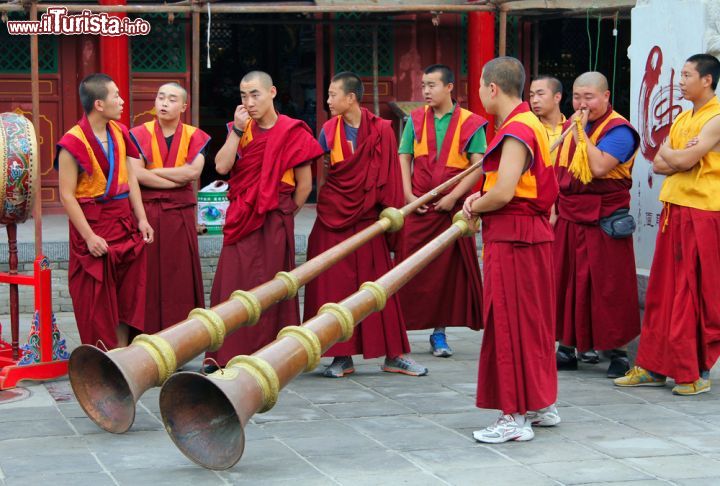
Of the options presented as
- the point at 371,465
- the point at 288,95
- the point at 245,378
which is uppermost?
the point at 288,95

* * * * * * * * *

Rewrite the listing with "uppermost" replaced by "highest" and everything else left the same. Omit the pictures from your version.

Of the options presented as
- the point at 371,465
- the point at 288,95
- the point at 245,378
which is highest?
the point at 288,95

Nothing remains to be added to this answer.